Suivant l’épaisseur des pâtes, la cuisson varie entre 30 et 90 secondes, puis les sobas sont rincées avec de l’eau froide et des glaçons. Il est possible de récupérer l’eau de cuisson que l’on sert avec du shoyu (sauce soja). A la fin de l’exercice, le maître d’enseignement nous a proposé de manger nos propres sobas et de les comparer avec les siennes…. Honnêtement, elles avaient le même gout mais les nôtres beaucoup plus épaisses, étaient très al dente !

Lire la suite

jeudi 4 octobre 2007

Cuisine d'Octobre

Ce mois ci au menu :

Salade de concombre et wakame

Tofu frit

Consommé aux nuages

Papillote de saumon

Parfait au macha

Pour ce deuxième cours de cuisine de l’année nous avons fait de la magie :

Prenez des morceaux d’algues wakame séchés, trempez les dans l’eau 5minutes, et voilà le résultat.

Bientôt sur notre site le détail des recettes.

jeudi 6 septembre 2007

Cours de cuisine (septembre)

Aujourd’hui je commence les cours de cuisine avec Hiroko. Au menu, salade de tofu en entrée, riz aux champignons, poulet laqué teryaki en résistance, pêches coco en gelée pour le dessert.

Nous passons en revu un certains nombre de condiments japonais tel que les shoyu (sauces soja), toute une série de champignon

et découvrons le kanten, une algue permettant d’obtenir de la gelée. Il s’agit en fait de ce que l’on connait sous le nom d’agar agar. Cette algue se trouve soit séchée en long bâtonnet de 25 cm soit, directement en poudre.

Depuis notre arrivée au japon, j’ai déjà acheté du Tofu, mais globalement je le trouvais franchement insipide. En fait, il suffit de pas grand-chose pour en apprécier la finesse. Si cela vous intéresse, reportez vous prochainement aux pages gastronomie de notre site.

Vers 12h30 environ, la plupart des portables se sont mit à sonner. L’école française prévient les mamans qu’en raison du typhon à venir, les enfants peuvent être récupérés dès 14h au lieu de 15h30.
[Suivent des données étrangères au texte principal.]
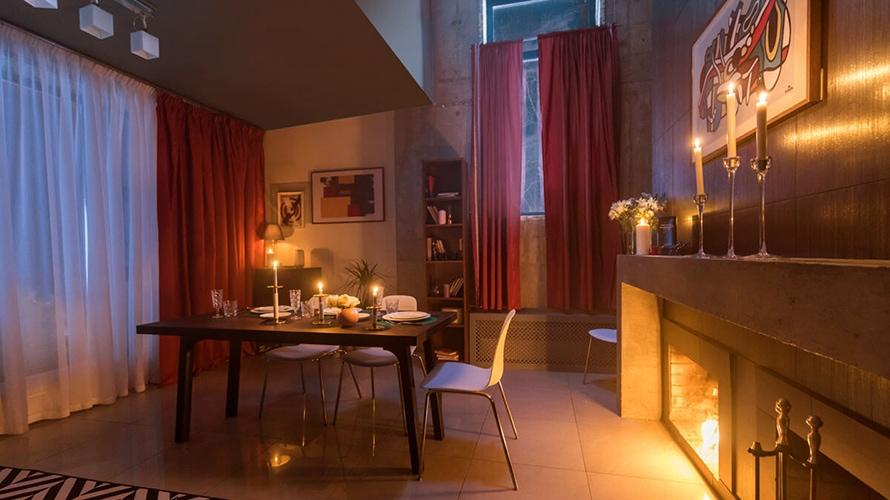 Incluso el proceso de reserva de las habitaciones requiere acertar preguntas / Trivial Pursuit Hotel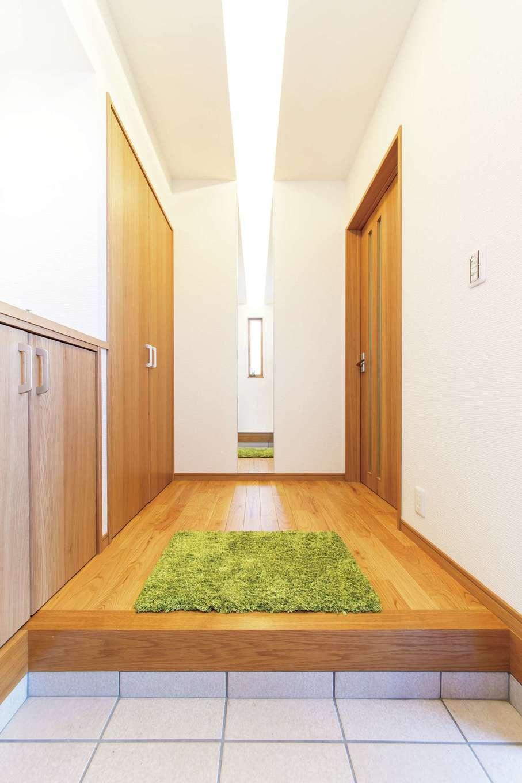 AS STYLE (アズ スタイル)【デザイン住宅、収納力、子育て】間接照明と鏡が一直線になるようデザインされた玄関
Tous comme ces mamans, je rentre rapidement car le landau offre une bonne prise au vent. Je regarde la météo en rentrant : le taux d’humidité atteint 90%...un vrai hammam.

Au boulot Stan a aussi reçu un bulletin d’alerte, il est préférable de partir avant 21h car après les transports risquent d’être fermés. Chouette, ce soir on pourra ce voir un peu

samedi 31 mars 2007

Tempura

Le tempura (tenpura en Japonais) est un assortiment de Beignets à la fois très savoureux et très digeste (une des rares fritures à basse calorie), populaire au Japon depuis le XVIIe siècle. Il s'agit d'une version plus légère d'une technique de friture (rebozado) introduite par des missionnaires jésuites Espagnols et Portugais un siècle plus tôt.

Petite sortie ce soir pour comparer les tempuras que j’ai confectionnés avec ma mère avec celle des restos.

Visuellement, les miennes ne sont pas appétissantes, mais elles se laissent manger.